#### What to do
For each record below, retype the text exactly and omit any image.

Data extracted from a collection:

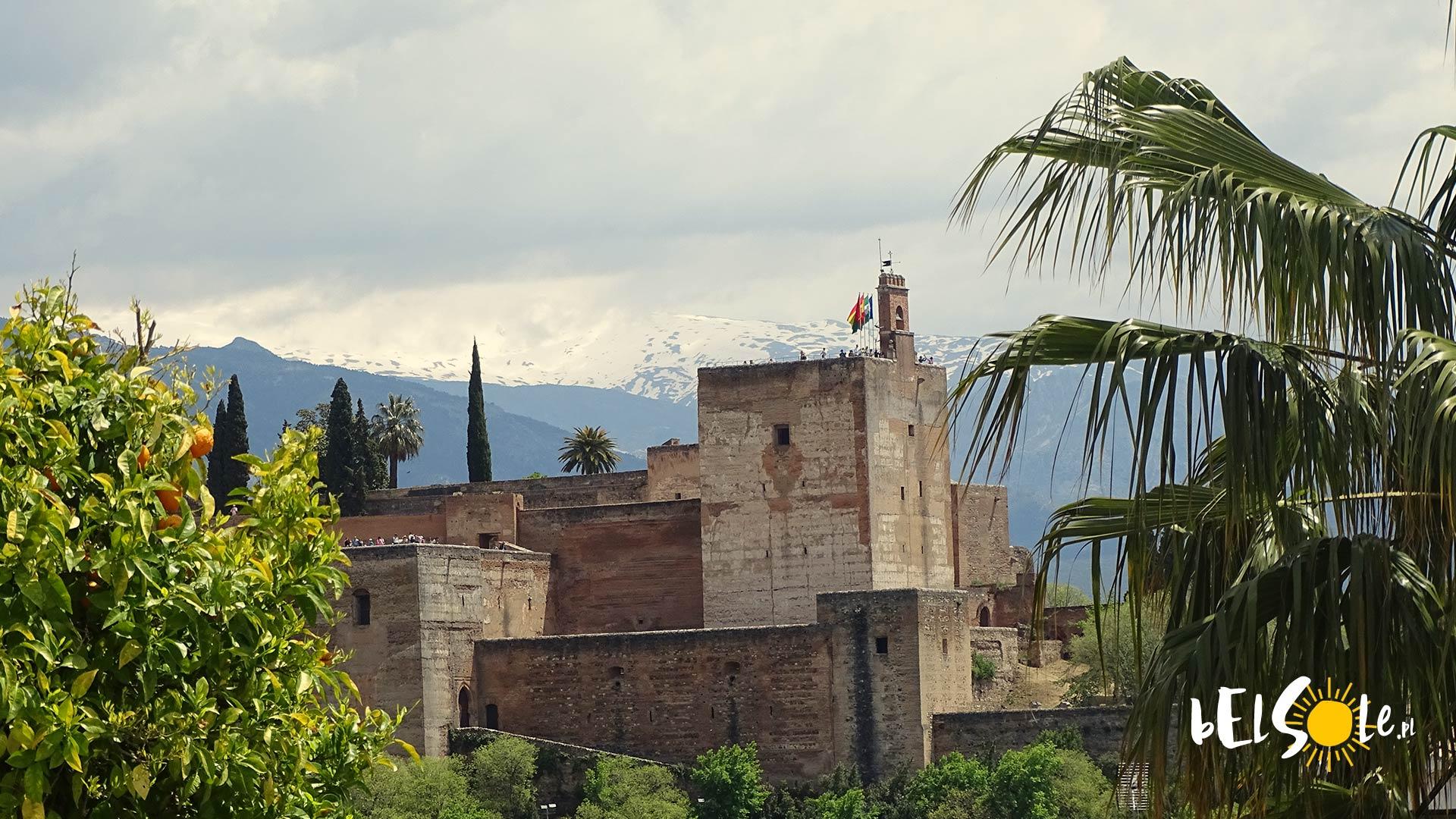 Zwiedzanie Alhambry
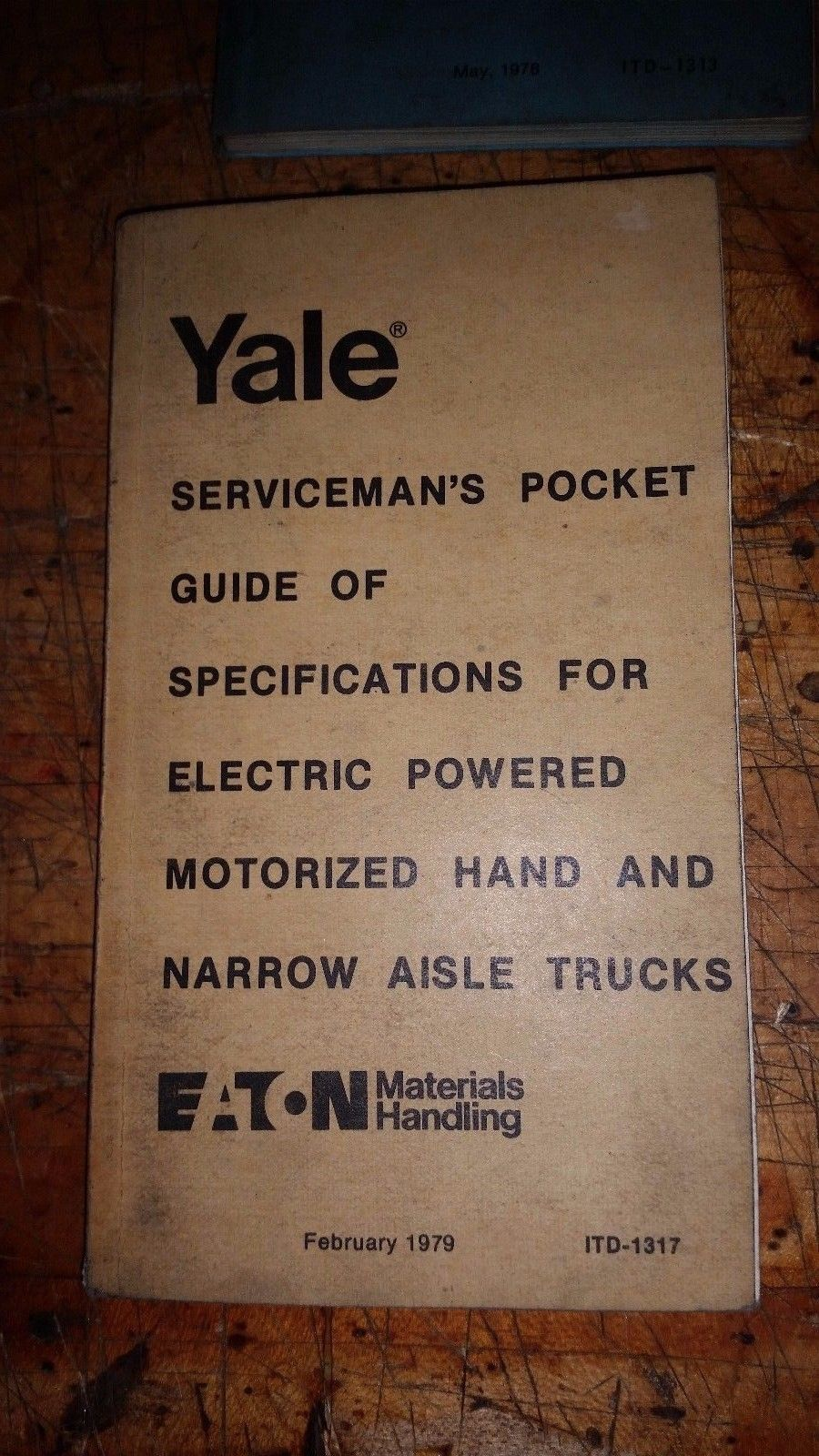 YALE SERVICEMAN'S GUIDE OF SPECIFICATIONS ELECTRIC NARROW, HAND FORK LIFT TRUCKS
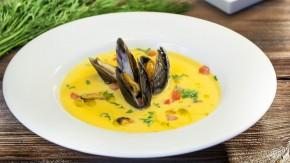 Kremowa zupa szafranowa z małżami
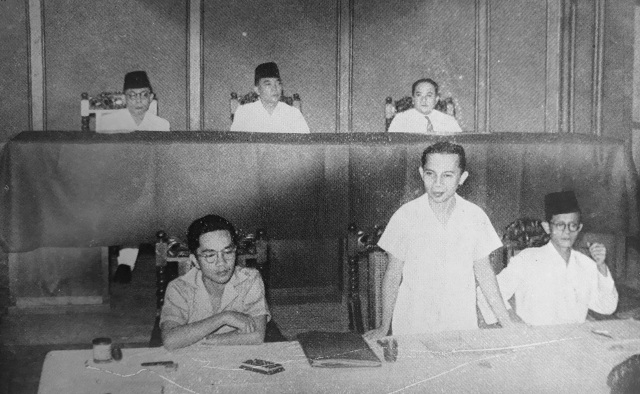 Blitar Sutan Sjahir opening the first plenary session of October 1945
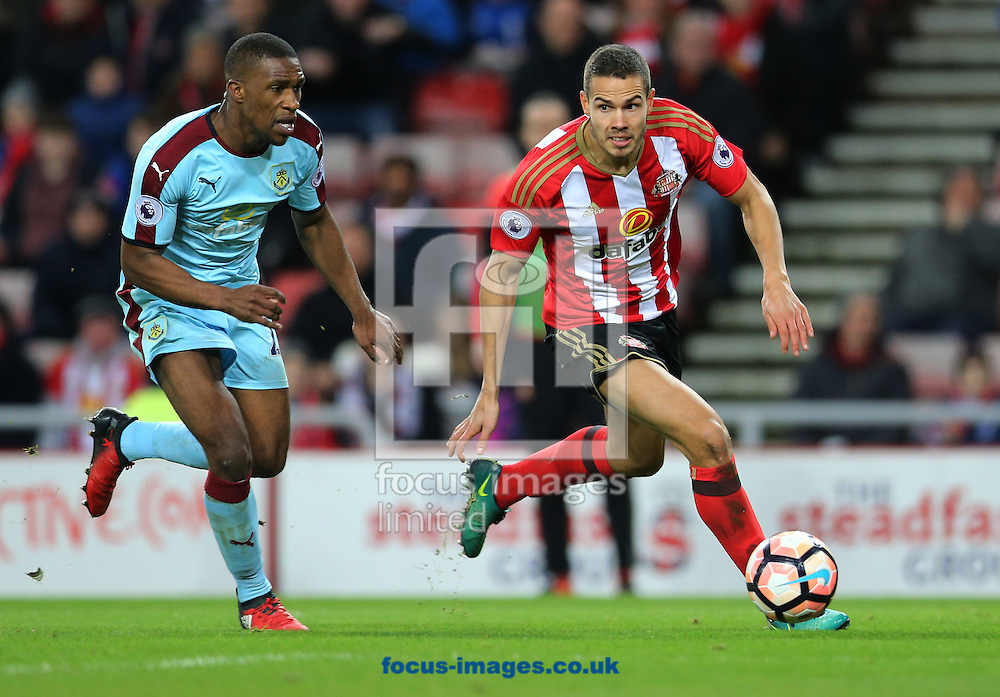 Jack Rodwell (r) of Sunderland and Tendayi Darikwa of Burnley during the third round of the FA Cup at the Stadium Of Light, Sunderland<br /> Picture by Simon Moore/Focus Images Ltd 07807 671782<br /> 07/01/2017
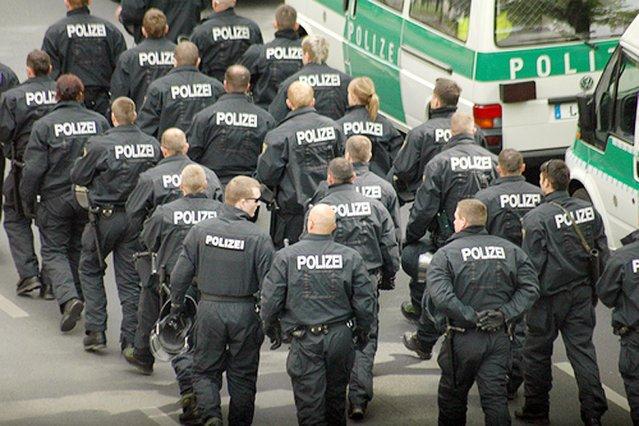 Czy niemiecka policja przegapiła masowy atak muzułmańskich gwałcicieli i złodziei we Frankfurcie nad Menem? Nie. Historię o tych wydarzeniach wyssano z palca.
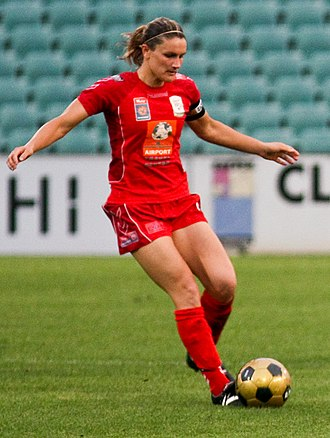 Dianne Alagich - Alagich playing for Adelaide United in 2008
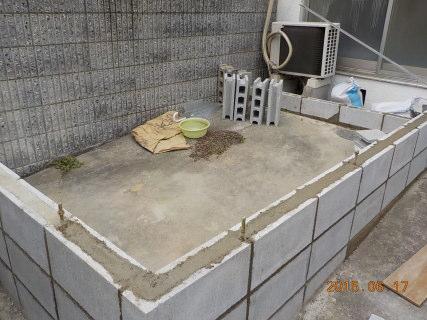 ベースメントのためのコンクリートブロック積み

#### Exercise answer
 Zwiedzanie Alhambry
 YALE SERVICEMAN'S GUIDE OF SPECIFICATIONS ELECTRIC NARROW, HAND FORK LIFT TRUCKS
 Kremowa zupa szafranowa z małżami
 Blitar Sutan Sjahir opening the first plenary session of October 1945
 Jack Rodwell (r) of Sunderland and Tendayi Darikwa of Burnley during the third round of the FA Cup at the Stadium Of Light, Sunderland<br /> Picture by Simon Moore/Focus Images Ltd 07807 671782<br /> 07/01/2017
 Czy niemiecka policja przegapiła masowy atak muzułmańskich gwałcicieli i złodziei we Frankfurcie nad Menem? Nie. Historię o tych wydarzeniach wyssano z palca.
 Dianne Alagich - Alagich playing for Adelaide United in 2008
 ベースメントのためのコンクリートブロック積み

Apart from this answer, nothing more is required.